1. What Is the Stabilisation Backlog?
It is an independent backlog, separate from the traditional Product Backlog, created to:
- Capture real incidents occurring in the production environment
- Separate “stabilisation noise” from genuine product evolution
- Prevent the Product Owner from being overwhelmed with non‑enhancement tickets
- Provide traceability for everything happening in the first weeks
- Prioritise based on operational impact rather than user pressure
This backlog does not compete with the Product Backlog; it protects it.
2. Why Does Update 28.0 Make It Possible?
Update 28.0 introduces key improvements that allow stabilisation to be managed with far greater precision:
✔ Richer, more accessible telemetry
It helps identify error patterns, response times, integration failures and abnormal behaviour. Official link: Monitorización y análisis de telemetría – Business Central | Microsoft Learn
✔ Better environment administration
It is now easier to clone, restore and compare environments to reproduce incidents. Official link: Comprendiendo la infraestructura de Business Central online – Business Central | Microsoft Learn
✔ Improved event traceability
System event logs are clearer, making it easier to distinguish functional errors from data or configuration issues. Official link (Update 28.0): Qué hay de nuevo o cambiado en Business Central 2026 ola de lanzamiento 1 – Vista previa de la actualización 28.0 – Business Central | Microsoft Learn
✔ Performance and UI consistency improvements
These reduce user friction, which in turn decreases the number of false incidents.
3. How to Build the Stabilisation Backlog (Step by Step)
Step 1 — Create a dedicated board
Use Azure DevOps or Jira with a board named: “Stabilisation Backlog – Go‑Live + 30 Days”
Step 2 — Define stabilisation‑specific categories
Avoid standard categories. Use these instead:
- Real incident (bug)
- Functional adjustment
- Data error
- Process error
- User friction
- Training gap
- Unexpected behaviour
Step 3 — Connect telemetry to incidents
Every incident should include a mandatory field: “Is there telemetry evidence?”
This eliminates subjective debates.
Step 4 — Prioritise based on operational impact
Not based on who shouts the loudest.
Step 5 — Review the backlog every 48 hours
This is where your “48‑hour meeting” fits perfectly.
4. Realistic Example of How the Stabilisation Backlog Works
Incident: “Users report slow performance when opening the Customer List.”
Before the Stabilisation Backlog:
- Mixed with enhancement requests
- Product Owner overwhelmed
- No evidence
- Time wasted
With the Stabilisation Backlog:
- Logged as “User friction”.
- Telemetry reviewed → SQL query spikes detected.
- Issue reproduced in a cloned environment.
- Misconfigured filter identified.
- Fix validated within 24 hours.
Outcome: Less noise, more control, faster stabilisation.
To conclude
The Stabilisation Backlog is not a trend or a theoretical concept.
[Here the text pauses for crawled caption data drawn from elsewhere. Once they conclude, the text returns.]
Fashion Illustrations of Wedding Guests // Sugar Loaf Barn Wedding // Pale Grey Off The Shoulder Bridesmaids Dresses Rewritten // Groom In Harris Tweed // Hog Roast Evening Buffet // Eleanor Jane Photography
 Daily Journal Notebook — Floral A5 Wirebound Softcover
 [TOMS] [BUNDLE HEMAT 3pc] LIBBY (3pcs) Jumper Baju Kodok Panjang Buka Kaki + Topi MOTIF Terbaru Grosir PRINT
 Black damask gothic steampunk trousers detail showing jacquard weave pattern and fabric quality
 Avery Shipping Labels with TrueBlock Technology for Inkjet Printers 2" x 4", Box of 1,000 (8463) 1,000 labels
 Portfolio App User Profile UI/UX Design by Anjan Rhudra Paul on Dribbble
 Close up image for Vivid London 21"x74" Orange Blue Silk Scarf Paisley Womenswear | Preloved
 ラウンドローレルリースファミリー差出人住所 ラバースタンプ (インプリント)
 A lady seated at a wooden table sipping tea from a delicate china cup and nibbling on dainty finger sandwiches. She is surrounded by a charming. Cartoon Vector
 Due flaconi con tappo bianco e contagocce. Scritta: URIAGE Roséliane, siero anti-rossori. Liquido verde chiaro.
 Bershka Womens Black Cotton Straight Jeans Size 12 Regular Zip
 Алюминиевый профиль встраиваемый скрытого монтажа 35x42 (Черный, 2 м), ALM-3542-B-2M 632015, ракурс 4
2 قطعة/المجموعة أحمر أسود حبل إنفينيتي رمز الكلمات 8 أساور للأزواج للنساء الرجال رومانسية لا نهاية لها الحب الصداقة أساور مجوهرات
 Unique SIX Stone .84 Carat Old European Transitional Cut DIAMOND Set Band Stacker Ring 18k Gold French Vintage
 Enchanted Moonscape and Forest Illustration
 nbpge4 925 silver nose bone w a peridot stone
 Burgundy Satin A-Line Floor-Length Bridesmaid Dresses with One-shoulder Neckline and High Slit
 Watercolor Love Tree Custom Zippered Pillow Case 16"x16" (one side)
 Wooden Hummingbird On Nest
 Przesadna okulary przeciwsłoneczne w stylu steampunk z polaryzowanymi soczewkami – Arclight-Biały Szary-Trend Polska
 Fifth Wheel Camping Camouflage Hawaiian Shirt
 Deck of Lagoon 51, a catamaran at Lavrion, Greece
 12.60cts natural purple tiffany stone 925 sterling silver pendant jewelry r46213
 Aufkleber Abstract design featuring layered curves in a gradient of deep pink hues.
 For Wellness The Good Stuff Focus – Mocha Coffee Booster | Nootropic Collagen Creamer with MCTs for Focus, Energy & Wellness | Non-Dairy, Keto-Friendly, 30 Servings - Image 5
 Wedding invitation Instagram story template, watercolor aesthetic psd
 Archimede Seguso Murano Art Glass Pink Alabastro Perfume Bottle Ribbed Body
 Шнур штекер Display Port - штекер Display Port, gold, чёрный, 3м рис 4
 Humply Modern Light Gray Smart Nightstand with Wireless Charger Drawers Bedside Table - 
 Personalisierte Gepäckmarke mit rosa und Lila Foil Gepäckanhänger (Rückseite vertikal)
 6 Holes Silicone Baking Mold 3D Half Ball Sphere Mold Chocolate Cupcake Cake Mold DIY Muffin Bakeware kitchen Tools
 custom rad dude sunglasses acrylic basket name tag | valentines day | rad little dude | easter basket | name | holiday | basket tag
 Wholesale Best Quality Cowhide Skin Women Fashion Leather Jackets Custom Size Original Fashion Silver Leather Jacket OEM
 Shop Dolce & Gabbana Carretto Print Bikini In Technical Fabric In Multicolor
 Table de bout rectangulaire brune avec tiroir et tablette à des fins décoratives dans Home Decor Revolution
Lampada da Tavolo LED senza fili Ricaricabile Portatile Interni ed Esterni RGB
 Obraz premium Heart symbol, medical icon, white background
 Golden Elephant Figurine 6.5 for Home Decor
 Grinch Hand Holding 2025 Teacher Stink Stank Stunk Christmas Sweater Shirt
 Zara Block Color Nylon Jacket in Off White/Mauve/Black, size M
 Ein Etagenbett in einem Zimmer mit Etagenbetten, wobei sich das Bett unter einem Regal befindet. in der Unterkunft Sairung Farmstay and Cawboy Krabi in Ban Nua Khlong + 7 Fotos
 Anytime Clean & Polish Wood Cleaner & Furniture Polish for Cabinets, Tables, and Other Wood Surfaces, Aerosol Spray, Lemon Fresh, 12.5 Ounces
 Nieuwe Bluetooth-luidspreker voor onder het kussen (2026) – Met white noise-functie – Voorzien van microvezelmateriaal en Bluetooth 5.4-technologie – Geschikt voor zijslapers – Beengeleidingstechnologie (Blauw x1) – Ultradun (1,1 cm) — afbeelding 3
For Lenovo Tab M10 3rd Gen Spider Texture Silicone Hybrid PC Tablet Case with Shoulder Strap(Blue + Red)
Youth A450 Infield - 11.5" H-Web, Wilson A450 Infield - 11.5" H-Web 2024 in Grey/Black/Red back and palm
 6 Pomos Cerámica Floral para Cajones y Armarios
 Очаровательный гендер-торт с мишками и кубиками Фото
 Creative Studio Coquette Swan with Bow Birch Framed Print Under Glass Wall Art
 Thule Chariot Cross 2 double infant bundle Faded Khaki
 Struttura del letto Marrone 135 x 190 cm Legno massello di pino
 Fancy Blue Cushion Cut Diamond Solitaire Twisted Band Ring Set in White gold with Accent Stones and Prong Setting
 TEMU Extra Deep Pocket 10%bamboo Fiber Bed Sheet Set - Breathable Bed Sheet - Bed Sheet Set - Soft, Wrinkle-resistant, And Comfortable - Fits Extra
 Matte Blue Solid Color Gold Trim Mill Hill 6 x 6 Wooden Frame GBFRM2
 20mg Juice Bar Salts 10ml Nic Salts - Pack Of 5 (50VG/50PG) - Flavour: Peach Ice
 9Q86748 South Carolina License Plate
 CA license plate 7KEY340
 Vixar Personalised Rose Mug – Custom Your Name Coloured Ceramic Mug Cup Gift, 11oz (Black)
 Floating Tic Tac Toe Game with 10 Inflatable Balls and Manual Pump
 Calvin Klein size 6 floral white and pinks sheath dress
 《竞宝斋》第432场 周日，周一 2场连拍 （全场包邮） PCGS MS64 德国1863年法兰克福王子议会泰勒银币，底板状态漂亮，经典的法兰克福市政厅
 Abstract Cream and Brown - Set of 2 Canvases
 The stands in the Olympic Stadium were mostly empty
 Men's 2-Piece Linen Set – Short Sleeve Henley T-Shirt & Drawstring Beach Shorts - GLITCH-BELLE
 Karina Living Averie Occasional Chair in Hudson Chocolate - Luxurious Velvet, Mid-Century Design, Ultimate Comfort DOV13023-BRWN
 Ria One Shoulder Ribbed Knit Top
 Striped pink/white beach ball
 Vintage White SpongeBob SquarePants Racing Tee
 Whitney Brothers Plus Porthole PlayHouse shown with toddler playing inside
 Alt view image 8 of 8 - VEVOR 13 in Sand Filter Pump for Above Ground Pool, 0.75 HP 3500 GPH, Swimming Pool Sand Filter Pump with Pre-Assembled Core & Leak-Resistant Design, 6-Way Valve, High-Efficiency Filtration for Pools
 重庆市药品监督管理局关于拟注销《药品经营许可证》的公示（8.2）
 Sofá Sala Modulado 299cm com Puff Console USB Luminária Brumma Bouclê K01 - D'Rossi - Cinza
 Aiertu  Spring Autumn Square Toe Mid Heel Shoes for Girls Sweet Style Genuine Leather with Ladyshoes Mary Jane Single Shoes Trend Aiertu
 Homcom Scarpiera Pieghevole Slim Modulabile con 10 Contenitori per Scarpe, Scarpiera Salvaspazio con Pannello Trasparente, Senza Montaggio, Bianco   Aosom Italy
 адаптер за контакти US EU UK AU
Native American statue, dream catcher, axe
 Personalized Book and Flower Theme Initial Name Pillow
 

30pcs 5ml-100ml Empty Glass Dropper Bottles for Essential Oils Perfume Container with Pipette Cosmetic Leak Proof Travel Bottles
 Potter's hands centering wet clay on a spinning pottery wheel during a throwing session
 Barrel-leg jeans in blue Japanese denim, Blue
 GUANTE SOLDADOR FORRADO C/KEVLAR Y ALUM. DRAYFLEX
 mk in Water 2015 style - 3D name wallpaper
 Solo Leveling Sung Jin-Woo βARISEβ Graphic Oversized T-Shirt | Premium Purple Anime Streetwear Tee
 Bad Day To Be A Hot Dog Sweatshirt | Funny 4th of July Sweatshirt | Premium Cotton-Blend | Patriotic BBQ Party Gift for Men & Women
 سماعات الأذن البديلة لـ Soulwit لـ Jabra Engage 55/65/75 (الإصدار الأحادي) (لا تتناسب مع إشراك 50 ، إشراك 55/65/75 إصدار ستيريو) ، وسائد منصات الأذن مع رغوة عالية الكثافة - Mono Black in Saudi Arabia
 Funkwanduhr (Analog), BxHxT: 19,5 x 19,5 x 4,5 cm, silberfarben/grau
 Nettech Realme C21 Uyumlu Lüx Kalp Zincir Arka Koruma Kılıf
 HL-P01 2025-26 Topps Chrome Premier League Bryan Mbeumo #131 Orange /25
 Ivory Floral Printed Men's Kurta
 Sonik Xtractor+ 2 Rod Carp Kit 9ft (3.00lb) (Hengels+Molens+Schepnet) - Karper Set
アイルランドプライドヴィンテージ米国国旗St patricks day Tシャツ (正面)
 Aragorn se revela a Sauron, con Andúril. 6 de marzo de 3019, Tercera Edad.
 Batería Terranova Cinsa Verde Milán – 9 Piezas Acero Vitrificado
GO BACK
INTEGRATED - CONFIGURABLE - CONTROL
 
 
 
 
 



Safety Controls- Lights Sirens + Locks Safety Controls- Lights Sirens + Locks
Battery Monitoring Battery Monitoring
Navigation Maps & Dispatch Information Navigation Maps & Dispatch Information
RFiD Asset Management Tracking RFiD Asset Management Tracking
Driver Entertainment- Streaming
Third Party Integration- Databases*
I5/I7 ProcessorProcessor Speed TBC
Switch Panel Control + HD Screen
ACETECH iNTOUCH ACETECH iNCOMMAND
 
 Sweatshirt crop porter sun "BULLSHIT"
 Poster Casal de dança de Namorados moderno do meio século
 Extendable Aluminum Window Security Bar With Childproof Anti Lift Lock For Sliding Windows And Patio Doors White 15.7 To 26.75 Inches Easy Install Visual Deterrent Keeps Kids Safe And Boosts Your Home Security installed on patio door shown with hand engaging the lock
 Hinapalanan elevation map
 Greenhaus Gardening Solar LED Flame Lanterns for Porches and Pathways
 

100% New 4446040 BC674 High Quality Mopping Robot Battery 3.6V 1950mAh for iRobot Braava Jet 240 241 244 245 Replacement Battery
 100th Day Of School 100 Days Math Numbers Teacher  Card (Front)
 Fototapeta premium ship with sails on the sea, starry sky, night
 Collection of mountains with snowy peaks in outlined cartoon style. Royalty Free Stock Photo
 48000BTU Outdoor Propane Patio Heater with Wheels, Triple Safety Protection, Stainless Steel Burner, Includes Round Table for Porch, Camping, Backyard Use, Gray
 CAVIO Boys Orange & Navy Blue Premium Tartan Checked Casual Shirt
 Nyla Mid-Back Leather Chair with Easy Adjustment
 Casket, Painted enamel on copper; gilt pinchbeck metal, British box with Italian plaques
It is a practical tool that, thanks to Update 28.0, becomes more powerful and more necessary than ever.
It enables teams to:
- Bring order to go‑live chaos
- Protect the Product Backlog
- Accelerate stabilisation
- Make decisions based on data
- Reduce user friction
- Prevent minor issues from becoming crises
In essence, it is the difference between surviving go‑live and mastering it.